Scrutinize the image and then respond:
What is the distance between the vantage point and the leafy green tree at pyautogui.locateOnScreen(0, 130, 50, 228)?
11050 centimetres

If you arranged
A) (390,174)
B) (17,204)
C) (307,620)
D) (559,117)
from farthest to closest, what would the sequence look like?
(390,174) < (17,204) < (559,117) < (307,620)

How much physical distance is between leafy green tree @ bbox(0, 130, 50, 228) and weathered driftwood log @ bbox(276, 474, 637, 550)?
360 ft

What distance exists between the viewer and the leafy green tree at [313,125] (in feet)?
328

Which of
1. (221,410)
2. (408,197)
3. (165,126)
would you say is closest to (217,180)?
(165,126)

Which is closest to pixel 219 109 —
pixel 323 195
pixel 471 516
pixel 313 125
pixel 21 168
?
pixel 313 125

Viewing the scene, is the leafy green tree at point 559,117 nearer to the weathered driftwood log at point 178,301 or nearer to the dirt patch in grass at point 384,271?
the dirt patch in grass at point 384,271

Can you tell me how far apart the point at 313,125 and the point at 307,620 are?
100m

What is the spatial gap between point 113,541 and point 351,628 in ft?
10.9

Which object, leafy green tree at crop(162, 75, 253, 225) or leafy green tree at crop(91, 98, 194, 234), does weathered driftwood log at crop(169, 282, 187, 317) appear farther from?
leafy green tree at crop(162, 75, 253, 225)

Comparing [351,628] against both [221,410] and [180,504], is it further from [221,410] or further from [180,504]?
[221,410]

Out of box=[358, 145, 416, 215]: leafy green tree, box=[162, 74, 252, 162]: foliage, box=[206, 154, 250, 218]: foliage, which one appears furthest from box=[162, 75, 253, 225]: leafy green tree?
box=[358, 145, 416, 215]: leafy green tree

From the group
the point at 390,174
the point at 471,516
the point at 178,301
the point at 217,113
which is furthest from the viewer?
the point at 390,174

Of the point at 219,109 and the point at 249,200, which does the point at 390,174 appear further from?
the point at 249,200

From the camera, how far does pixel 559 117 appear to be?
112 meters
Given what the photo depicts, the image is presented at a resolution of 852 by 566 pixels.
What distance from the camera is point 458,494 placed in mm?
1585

▶ WRITTEN PROBLEM:
Print the records once more, exactly as they were given.

▶ TASK ANSWER:
Scrutinize the image and then respond:
What is the distance between the vantage point and the leafy green tree at pyautogui.locateOnScreen(0, 130, 50, 228)?
11050 centimetres

If you arranged
A) (390,174)
B) (17,204)
C) (307,620)
D) (559,117)
from farthest to closest, what would the sequence look like?
(390,174) < (17,204) < (559,117) < (307,620)

How much physical distance is between leafy green tree @ bbox(0, 130, 50, 228) and weathered driftwood log @ bbox(276, 474, 637, 550)?
360 ft

What distance exists between the viewer and the leafy green tree at [313,125] (in feet)?
328

Which of
1. (221,410)
2. (408,197)
3. (165,126)
would you say is closest to (217,180)?
(165,126)

Which is closest to pixel 219 109 —
pixel 323 195
pixel 471 516
pixel 313 125
pixel 21 168
?
pixel 313 125

Viewing the scene, is the leafy green tree at point 559,117 nearer to the weathered driftwood log at point 178,301 or nearer to the dirt patch in grass at point 384,271?
the dirt patch in grass at point 384,271

Can you tell me how far apart the point at 313,125 and the point at 307,620 are?
100m

What is the spatial gap between point 113,541 and point 351,628 in ft?
10.9

Which object, leafy green tree at crop(162, 75, 253, 225) or leafy green tree at crop(91, 98, 194, 234), does weathered driftwood log at crop(169, 282, 187, 317) appear farther from?
leafy green tree at crop(162, 75, 253, 225)

Comparing [351,628] against both [221,410] and [180,504], is it further from [221,410] or further from [180,504]?
[221,410]

Out of box=[358, 145, 416, 215]: leafy green tree, box=[162, 74, 252, 162]: foliage, box=[206, 154, 250, 218]: foliage, which one appears furthest from box=[162, 75, 253, 225]: leafy green tree?
box=[358, 145, 416, 215]: leafy green tree

From the group
the point at 390,174
the point at 471,516
the point at 178,301
the point at 217,113
which is furthest from the viewer?
the point at 390,174

Of the point at 219,109 and the point at 249,200, which does the point at 390,174 appear further from?
the point at 249,200

From the camera, how far does pixel 559 117 appear to be?
112 meters
Given what the photo depicts, the image is presented at a resolution of 852 by 566 pixels.
What distance from the camera is point 458,494 placed in mm?
1585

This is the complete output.